We want to use HARK for sound localization and separation. HARK is an open-source robot audition software that was invented at Kyoto University. HARK is module-based, which means that we can adapt it to our task, our version of pepper and the microphone we are going to use. Also HARK has a ROS implementation, so that we can connect it to the projects of the other groups.

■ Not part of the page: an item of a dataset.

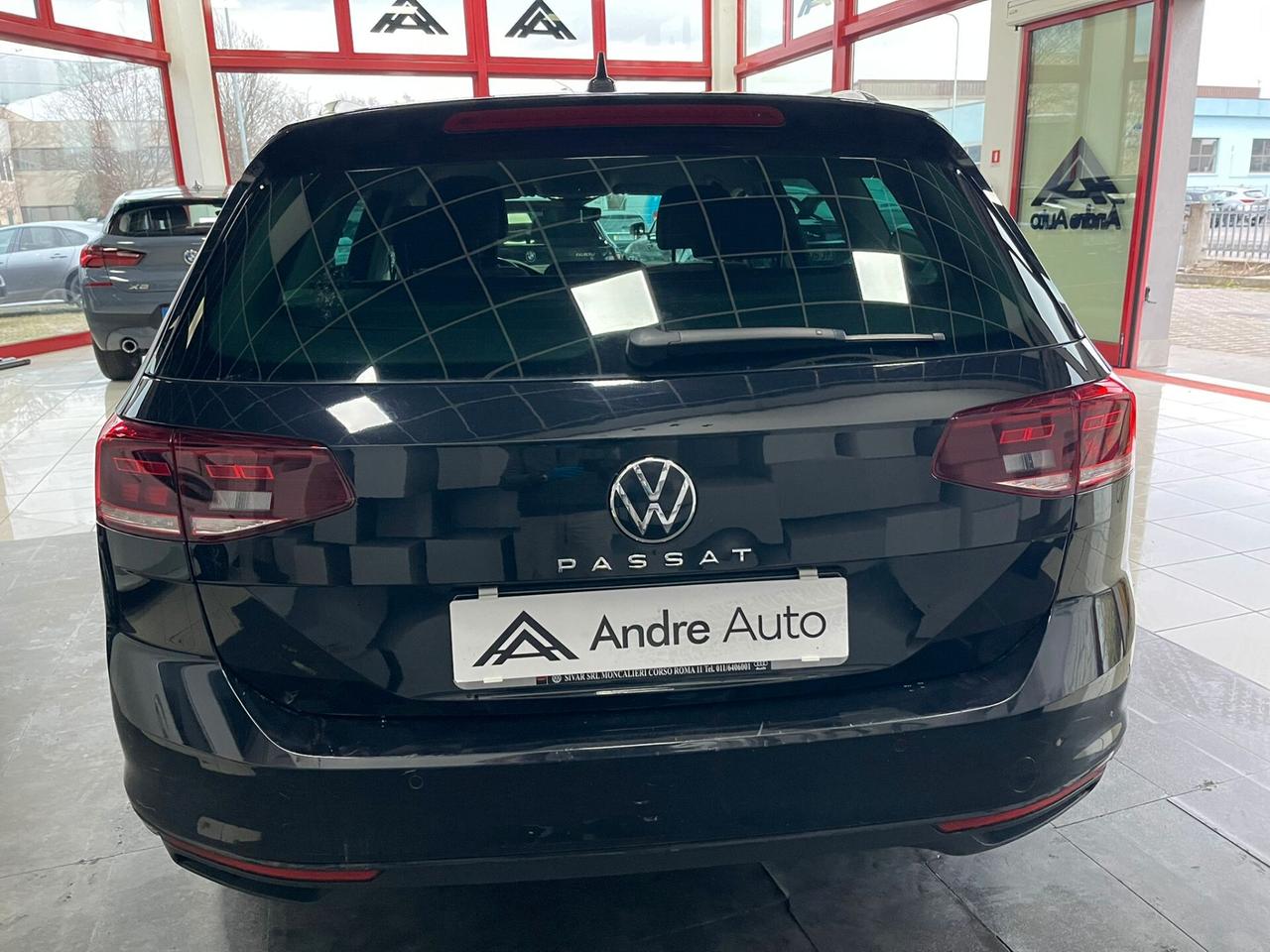 Volkswagen Passat Variant 2.0 TDI SCR EVO DSG Business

Conversation and Natural Language Processing

We made a basic conversation flow and added some exceptional situations. We started making codes beginning with a situation that Pepper is guessing and an user is making a quiz. To begin with, we decided some features as a clue; color, shape, size, and the beginning letter. (The first clue always should be a color as we have discussed with other subgroups.)

Object Recognition

At first, we will try out computer vision solutions, since it might be the easiest way. If this does not work, we will do some further research on FALKON (https://github.com/rbgirshick/py-faster-rcnn/tree/master/models/pascal_voc/ZF) which is a program for object detection for robots (https://www.youtube.com/watch?v=eT-2v6-xoSs): one simply holds the objects in front of the robot (depth camera included) and moves them around. During this phase the robot learns the object and is able to recognize it later (e.g. in a forced choice situation). Of course this has to be further elaborated: e.g. in such a way that the small detected picture of the recognized object is used as an input to analyze the shape, size and the RGB values of that object. If all the objects have the same distance to Pepper, their sizes can probably be detected via Pepper’s depth camera. Another option would be to use YOLO (You Only Look Once) which is a state-of-the-art, real time object detection system (https://github.com/llSourcell/YOLO_Object_Detection).